Addio a Sebastião Salgado, morto il fotografo che ha raccontato l’umanità e la Terra

Il mondo della fotografia piange la scomparsa di Sebastião Salgado, morto a Parigi all’età di 81 anni. A dare l’annuncio è stata l’Accademia delle Belle Arti francese, di cui era membro dal 2016. “Laurent Petitgirard, segretario perpetuo, insieme ai membri e ai corrispondenti dell’Accademia, annunciano con profonda tristezza la morte, venerdì 23 maggio, del loro confratello Sebastião Salgado”, si legge nella nota ufficiale, che lo celebra come “grande testimone della condizione umana e dello stato del pianeta”.
Salgado era considerato una leggenda della fotografia contemporanea, celebre in tutto il mondo per le sue potenti immagini in bianco e nero che hanno raccontato guerre, migrazioni, povertà, ma anche la maestosità della natura e l’urgenza della sua protezione.
A confermare la notizia della scomparsa è stato anche l'Instituto Terra, l’organizzazione da lui fondata in Brasile con la moglie Lélia Deluiz Wanick Salgado. “Sebastião è stato molto più di uno dei più grandi fotografi del nostro tempo. Con Lélia ha seminato speranza dove regnava la devastazione, dimostrando che il ripristino ambientale può essere un atto d’amore verso l’umanità intera”, scrive l’ONG.

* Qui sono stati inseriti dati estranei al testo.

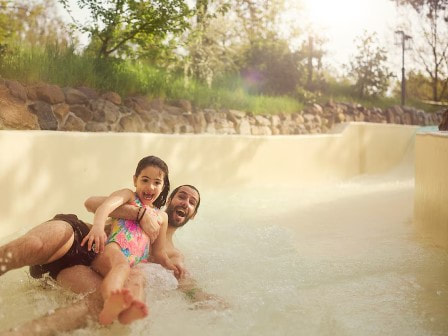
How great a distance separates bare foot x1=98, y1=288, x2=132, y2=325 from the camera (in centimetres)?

Un’evoluzione dal sociale all’ambientale
Nato nel 1944 a Aimorés, nello stato brasiliano di Minas Gerais, Salgado aveva una formazione da economista. Dopo aver conseguito la laurea, si era trasferito in Europa e, nel 1973, aveva intrapreso la carriera di fotografo professionista. Le sue prime collaborazioni furono con agenzie prestigiose come Magnum Photos, ma nel 1994, con Lélia, fondò l’agenzia “Amazonas Images”, dedicata esclusivamente al suo lavoro.
Negli anni '90, dopo aver documentato il dramma del genocidio in Ruanda, Salgado decise di cambiare radicalmente prospettiva. Scosso da tanta sofferenza, si allontanò dai conflitti per abbracciare l’ambiente come nuovo protagonista del suo obiettivo. Tornato nella sua terra natale, acquisì un’area fortemente degradata dal disboscamento e avviò un imponente progetto di riforestazione. In poco tempo, grazie alla piantumazione di oltre due milioni e mezzo di alberi, riuscì a ricreare un ecosistema rigoglioso con oltre 150 specie presenti.
Una produzione fotografica senza tempo
Nel corso della sua carriera, Salgado ha viaggiato in più di cento Paesi, dando vita a progetti fotografici divenuti icone universali. Le sue immagini sono state protagoniste di esposizioni nei più importanti musei del mondo e raccolte in libri che hanno segnato la storia della fotografia documentaria. Tra i suoi capolavori si ricordano "Terra" (1997), "Ritratti di bambini in cammino" (2000), "Africa" (2007), "Genesi" (2013), "Profumo di sogno" (2015), "Kuwait. A Desert on Fire" (2016), "Gold" (2019) e "Amazônia" (2021).
Il suo ultimo lavoro, "Ghiacciai", è attualmente esposto al Mart di Rovereto fino al 21 settembre, con 54 fotografie in gran parte inedite, mentre dieci scatti campeggiano al Museo delle Scienze di Trento. Il progetto, curato da Lélia Wanick e nato da un’idea del Trento Film Festival in collaborazione con Contrasto, è parte dell’anno internazionale per la conservazione dei ghiacciai proclamato dalle Nazioni Unite per il 2025.
A causa di problemi di salute, Salgado aveva dovuto rinunciare all’inaugurazione della mostra, ma aveva confidato la speranza di poter partecipare a settembre. Quel giorno, purtroppo, non arriverà.
Con la scomparsa di Sebastião Salgado si spegne una delle voci più autentiche e profonde del nostro tempo. Ma le sue immagini, dense di emozione, denuncia e bellezza, continueranno a parlare per lui, per noi, e per tutte le generazioni che verranno.